O GLOBO teve acesso ao modelo de contrato de concessão assinado pela Secretaria de Administração Penitenciária do Amazonas com a Umanizzare que diz em sua 14ª cláusula: “O presente contrato não poderá ser objeto de cessão ou transferência, total ou parcial, a não ser com a prévia anuência do contratante, e sempre mediante instrumento próprio a ser publicado no Diário Oficial do Estado”.
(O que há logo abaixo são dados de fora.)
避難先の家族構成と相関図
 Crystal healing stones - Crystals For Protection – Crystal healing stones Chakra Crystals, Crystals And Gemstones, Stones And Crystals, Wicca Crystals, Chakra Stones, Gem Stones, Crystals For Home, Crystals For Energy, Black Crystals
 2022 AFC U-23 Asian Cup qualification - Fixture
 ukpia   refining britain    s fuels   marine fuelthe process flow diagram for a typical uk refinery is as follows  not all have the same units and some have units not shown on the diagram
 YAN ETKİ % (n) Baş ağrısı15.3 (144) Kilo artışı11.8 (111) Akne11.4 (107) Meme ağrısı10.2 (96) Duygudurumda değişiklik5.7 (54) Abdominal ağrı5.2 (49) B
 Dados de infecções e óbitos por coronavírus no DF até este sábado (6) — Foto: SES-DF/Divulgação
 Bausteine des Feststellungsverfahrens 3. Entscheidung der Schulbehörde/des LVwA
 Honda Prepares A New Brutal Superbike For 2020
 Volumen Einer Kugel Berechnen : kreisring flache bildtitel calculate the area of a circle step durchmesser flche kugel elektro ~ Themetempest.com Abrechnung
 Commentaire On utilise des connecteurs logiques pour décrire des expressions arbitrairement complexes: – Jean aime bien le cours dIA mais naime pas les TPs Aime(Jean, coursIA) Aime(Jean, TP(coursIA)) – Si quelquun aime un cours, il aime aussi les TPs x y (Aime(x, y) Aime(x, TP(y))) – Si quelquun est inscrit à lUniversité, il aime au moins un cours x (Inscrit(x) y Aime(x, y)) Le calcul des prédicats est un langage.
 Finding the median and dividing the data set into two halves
Nos contratos, quem aparece como representante legal da Umanizzare é Divino Ronny Rezende Júnior. Ele é dono também de uma firma chamada Ronju Serviços Corporativos, com sede na cidade de Nerópolis (GO). O telefone dessa empresa é o mesmo da Ultratec Serviços Técnicos, uma das seis firmas de Regina Célia. O GLOBO ligou para o número, mas foi informado que não havia nem Ultratec nem Ronju no local.

Ao ser questionado ontem sobre os serviços prestados pela Umanizzare, o secretário executivo adjunto da Secretaria de Estado de Administração Prisional (Seap) do Amazonas, Jorge Rebello Neto, disse que “a empresa apresenta relatórios de atividades desenvolvidas, previstos em contrato”. E afirmou “não ver problemas na prestação dos serviços ao estado.”

Em nota, a Umanizzare não esclareceu as subcontratações. A empresa disse que “foi contratada, por meio de licitação pública, com base na Lei 8.666/93, para prestar serviços, em regime de cogestão, no Complexo Penitenciário Anísio Jobim (Compaj)”.

“Pelo regime, o Estado cuida das atividades-fim, tais como a execução penal dos sentenciados, a direção do presídio e a disciplina e vigilância dos detentos, enquanto cabe à empresa terceirizada a prestação de suporte às atividades-meio, tais como apoio logístico, limpeza, conservação, manutenção, alimentação, assistência material e assistências jurídica, psicológica, médica, odontológica, social, ocupacional e religiosa”, conclui.

 

 

O globo, n. 30467, 05/01/2017. País, p. 05.